In fairness, generic is not synonymous with bad. Though Evil Dead Rise possesses little of the inventiveness and inspiration present in the Raimi-directed titles (Raimi, for whatever it’s worth, is a producer on this film), it is performs its function at a serviceable level. The performances for a start are uniformly good, with Sullivan and Sutherland lending greater depth to their sisterly relationship than is present in the material. It still doesn’t amount to much, the relationship only informs the horror to come on the most superficial level, but their efforts do serve to make the plodding first act more bearable. There are also choice shots where Cronin allows himself to show a little panache. As well as the clever reversal with the opening drone shot there is also a fisheye sequence that sees bloody carnage unfold through a door’s peephole and a climatic image that pays homage to The Shining (you’ll know it when you see it). And on the gory front, the movie certainly doesn’t let up; pools of blood, ooze, and vomit are spilt in every which-way direction and the film keeps it coming for pretty much the entire duration. In comparing this movie to those of The Evil Dead past, there’s certainly more of a Raimi-like flair to this title than there was in 2013’s dreadful offering.

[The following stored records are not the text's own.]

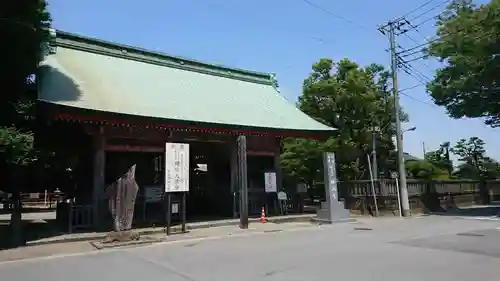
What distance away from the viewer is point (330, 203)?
17.1 m

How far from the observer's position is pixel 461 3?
72.6ft

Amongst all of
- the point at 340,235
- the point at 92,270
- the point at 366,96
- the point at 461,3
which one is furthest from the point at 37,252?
the point at 461,3

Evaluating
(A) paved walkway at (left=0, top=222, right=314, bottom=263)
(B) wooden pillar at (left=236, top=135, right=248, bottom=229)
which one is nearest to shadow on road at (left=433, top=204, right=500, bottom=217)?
(A) paved walkway at (left=0, top=222, right=314, bottom=263)

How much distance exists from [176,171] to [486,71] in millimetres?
15292

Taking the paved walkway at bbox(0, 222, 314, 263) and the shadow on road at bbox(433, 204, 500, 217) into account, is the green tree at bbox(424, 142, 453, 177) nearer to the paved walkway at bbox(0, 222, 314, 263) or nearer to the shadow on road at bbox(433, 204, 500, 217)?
the shadow on road at bbox(433, 204, 500, 217)

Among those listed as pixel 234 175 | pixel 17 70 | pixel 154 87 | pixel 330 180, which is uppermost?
pixel 154 87

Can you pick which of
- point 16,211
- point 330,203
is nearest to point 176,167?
point 16,211

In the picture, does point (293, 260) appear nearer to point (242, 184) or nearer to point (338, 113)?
point (242, 184)

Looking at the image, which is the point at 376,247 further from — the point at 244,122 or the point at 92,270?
the point at 244,122

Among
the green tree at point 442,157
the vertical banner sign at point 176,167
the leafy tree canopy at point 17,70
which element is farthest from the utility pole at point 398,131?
the green tree at point 442,157

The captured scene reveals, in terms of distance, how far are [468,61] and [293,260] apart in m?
16.1

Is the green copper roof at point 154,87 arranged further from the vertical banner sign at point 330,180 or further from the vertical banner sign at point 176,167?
the vertical banner sign at point 330,180

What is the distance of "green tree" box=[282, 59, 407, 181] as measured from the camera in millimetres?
23938

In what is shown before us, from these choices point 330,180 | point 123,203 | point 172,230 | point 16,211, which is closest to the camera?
point 16,211
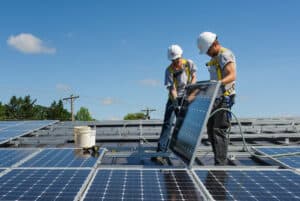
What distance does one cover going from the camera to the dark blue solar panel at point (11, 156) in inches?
182

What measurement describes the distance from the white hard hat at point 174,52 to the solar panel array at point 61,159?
232 centimetres

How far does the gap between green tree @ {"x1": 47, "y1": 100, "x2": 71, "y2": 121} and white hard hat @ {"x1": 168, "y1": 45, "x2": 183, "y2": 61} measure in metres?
60.3

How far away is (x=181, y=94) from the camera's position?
6.75 meters

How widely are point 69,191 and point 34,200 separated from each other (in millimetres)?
354

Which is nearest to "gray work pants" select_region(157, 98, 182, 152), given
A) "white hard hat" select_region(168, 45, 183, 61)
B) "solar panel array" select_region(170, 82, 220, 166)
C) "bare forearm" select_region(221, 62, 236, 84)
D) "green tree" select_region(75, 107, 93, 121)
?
"solar panel array" select_region(170, 82, 220, 166)

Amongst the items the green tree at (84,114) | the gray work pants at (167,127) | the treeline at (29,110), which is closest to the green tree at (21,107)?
the treeline at (29,110)

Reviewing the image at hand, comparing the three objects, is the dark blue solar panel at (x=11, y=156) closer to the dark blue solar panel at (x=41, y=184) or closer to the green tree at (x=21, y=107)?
the dark blue solar panel at (x=41, y=184)

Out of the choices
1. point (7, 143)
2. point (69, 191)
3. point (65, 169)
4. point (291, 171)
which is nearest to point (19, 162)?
point (65, 169)

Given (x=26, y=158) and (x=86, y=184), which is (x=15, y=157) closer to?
(x=26, y=158)

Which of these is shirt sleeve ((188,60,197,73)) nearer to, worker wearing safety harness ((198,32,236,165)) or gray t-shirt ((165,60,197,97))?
gray t-shirt ((165,60,197,97))

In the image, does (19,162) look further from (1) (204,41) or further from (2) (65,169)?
(1) (204,41)

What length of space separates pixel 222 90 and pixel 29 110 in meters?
62.5

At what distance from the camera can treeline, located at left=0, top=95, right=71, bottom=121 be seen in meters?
60.4

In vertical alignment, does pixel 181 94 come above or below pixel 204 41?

But that still doesn’t make it a match for the franchise at its strongest. Again, it’s not that this movie must be beholden to tradition and expectations and cannot offer it’s own take, but there is a give and take involved. If you want to pull back on the comedic leanings of this series, you need to offer something new in its place. Evil Dead Rise is not a new spin on an old favourite, it is a stale retread. The content is the same, but instead of a different style or personality, it offers none at all. There is proficiency to the execution, yes, but no wit or originality. There’s one instance where a deadite plucks a poor victim’s eye right out of its socket and hurls it at a screaming bystander so that it becomes lodged in its throat and chokes him to death. It’s precisely the kind of thing you can imagine Raimi dreaming up, only here it doesn’t feel appropriate. The movie has been so glum, drab, and serious up to this point that even this absurd moment doesn’t feel like it was intended to be funny in the twisted way that was so characteristic of the previous movies. It just feels flagrantly out of place, like it belongs to a different cut and was left in by mistake. Maybe someone should start a movement to release the Evil Dead cut.